=== SUPPLIED MATERIAL ===

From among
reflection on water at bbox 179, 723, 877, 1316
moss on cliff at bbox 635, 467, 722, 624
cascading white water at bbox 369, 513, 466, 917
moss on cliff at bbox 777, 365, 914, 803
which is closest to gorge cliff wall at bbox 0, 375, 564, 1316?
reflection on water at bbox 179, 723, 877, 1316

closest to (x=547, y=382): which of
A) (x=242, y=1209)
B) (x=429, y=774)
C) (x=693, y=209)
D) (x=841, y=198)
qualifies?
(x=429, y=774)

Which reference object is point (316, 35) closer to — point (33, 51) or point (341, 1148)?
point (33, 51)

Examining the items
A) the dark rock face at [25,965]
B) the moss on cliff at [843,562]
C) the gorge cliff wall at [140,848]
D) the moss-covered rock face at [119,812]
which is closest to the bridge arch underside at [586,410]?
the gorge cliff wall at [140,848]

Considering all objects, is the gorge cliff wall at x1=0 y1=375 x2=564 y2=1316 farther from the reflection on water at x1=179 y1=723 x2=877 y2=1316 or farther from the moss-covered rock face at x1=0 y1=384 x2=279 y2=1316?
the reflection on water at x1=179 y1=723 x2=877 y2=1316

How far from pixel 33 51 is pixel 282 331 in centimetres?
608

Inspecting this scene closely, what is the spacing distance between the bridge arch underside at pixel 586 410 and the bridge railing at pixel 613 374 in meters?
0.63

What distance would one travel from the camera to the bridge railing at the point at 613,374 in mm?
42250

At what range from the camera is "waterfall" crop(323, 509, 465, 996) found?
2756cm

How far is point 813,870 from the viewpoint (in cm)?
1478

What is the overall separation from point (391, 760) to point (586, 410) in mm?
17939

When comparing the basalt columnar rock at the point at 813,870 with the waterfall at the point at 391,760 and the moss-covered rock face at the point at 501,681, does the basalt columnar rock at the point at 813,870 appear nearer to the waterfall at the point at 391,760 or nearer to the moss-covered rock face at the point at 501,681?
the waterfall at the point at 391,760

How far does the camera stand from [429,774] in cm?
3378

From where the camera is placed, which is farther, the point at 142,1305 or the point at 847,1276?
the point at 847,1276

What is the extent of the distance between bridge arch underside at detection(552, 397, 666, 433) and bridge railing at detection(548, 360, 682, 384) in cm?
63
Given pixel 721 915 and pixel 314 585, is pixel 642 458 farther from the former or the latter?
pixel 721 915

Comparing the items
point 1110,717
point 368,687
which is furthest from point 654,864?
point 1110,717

===

_REQUEST:_ Return the whole listing exactly, with every line included.

_OUTPUT FOR THIS EXERCISE:_
From among
reflection on water at bbox 179, 723, 877, 1316
moss on cliff at bbox 635, 467, 722, 624
cascading white water at bbox 369, 513, 466, 917
moss on cliff at bbox 777, 365, 914, 803
which is closest to gorge cliff wall at bbox 0, 375, 564, 1316?
reflection on water at bbox 179, 723, 877, 1316

closest to (x=547, y=382): which of
A) (x=242, y=1209)
B) (x=429, y=774)
C) (x=693, y=209)
D) (x=841, y=198)
qualifies?
(x=429, y=774)

Which reference object is point (316, 35) closer to — point (33, 51) or point (341, 1148)?
point (33, 51)

Examining the items
A) the dark rock face at [25,965]
B) the moss on cliff at [843,562]
C) the gorge cliff wall at [140,848]
D) the moss-covered rock face at [119,812]
which is closest to the bridge arch underside at [586,410]?
the gorge cliff wall at [140,848]

Considering all objects, is the gorge cliff wall at x1=0 y1=375 x2=564 y2=1316 farther from the reflection on water at x1=179 y1=723 x2=877 y2=1316 or farther from the moss-covered rock face at x1=0 y1=384 x2=279 y2=1316?
the reflection on water at x1=179 y1=723 x2=877 y2=1316

How far from pixel 33 51 is pixel 282 331 in centimetres?
608

Inspecting this scene closely, what is the spacing distance between the bridge arch underside at pixel 586 410 and the bridge railing at pixel 613 374 in meters?
0.63

What distance would one travel from the camera to the bridge railing at the point at 613,374 in mm?
42250

At what range from the camera is "waterfall" crop(323, 509, 465, 996) found?
2756cm

How far is point 813,870 from the viewpoint (in cm)?
1478

What is the overall separation from point (391, 760) to point (586, 410) in mm?
17939

When comparing the basalt columnar rock at the point at 813,870 with the waterfall at the point at 391,760 and the moss-covered rock face at the point at 501,681, does the basalt columnar rock at the point at 813,870 appear nearer to the waterfall at the point at 391,760 or nearer to the moss-covered rock face at the point at 501,681?
the waterfall at the point at 391,760

How far does the camera stand from [429,774] in cm?
3378

From where the camera is placed, which is farther, the point at 142,1305 or the point at 847,1276?
the point at 847,1276

What is the extent of the distance between bridge arch underside at detection(552, 397, 666, 433) and bridge railing at detection(548, 360, 682, 384) in cm?
63
Given pixel 721 915 and pixel 314 585, is pixel 642 458 farther from the former or the latter?
pixel 721 915

Comparing the items
point 1110,717
point 368,687
which is furthest from point 654,864?
point 1110,717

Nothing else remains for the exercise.